Although it remains controversial whether the use of CPAP in OSA patients influences the amount, duration, or recurrence of AF, there is increasing evidence of improved arrhythmia control with CPAP therapy. OSA patients treated with CPAP had a lower rate or recurrence of AF at 1 year than those not treated with CPAP (42% vs. 82%) [10]. The mechanism by which CPAP treatment decreases the risk of AF recurrence is not completely understood. However, the reduction of hypoxic burden with CPAP might reverse structural and electrical changes in the heart. Additionally, CPAP improves hypertension, diabetes, and obesity, which are overlapping risk factors for OSA and AF. CPAP may mitigate the risk of AF episodes by preventing and reversing the consequences of OSA and improving the various risk factors associated with OSA and AF.
This case report described the conversion of AF to normal sinus rhythm with optimized CPAP treatment in an older female patient with severe OSA. As mentioned, a potential mechanism underlying the conversion of AF to normal sinus rhythm may be the acute effect of CPAP by the abolition of negative intrathoracic pressure swings and reduction of nocturnal blood pressure and heart rate, resulting in the alleviation of myocardial wall stress. Although the degree of hypoxemia was not profound in our patient (SaO2 range, 90%–94%), the reversal of hypoxemia with CPAP may also be another possible mechanism. The main limitation of this report was that the long-term (beyond one month) effect of CPAP on AF recurrence was not investigated.

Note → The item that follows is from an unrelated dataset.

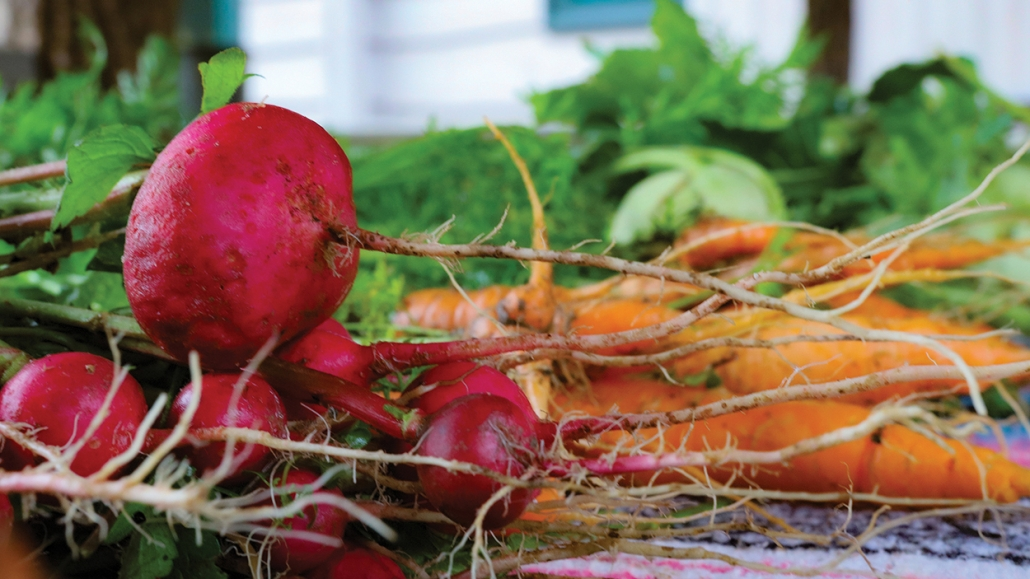 cashiers-nc-green-market-beets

In conclusion, our case provides evidence that, in patients with severe OSA and AF, the optimal level of CPAP could lead to the immediate conversion of AF to normal sinus rhythm, without cardioversion and catheter ablation. We suggest that CPAP treatment may be a potential therapy for patients with AF in addition to antiarrhythmic drugs, cardioversion, and ablation. Furthermore, clinicians should consider the coexistence of OSA and AF, and both should be treated in parallel.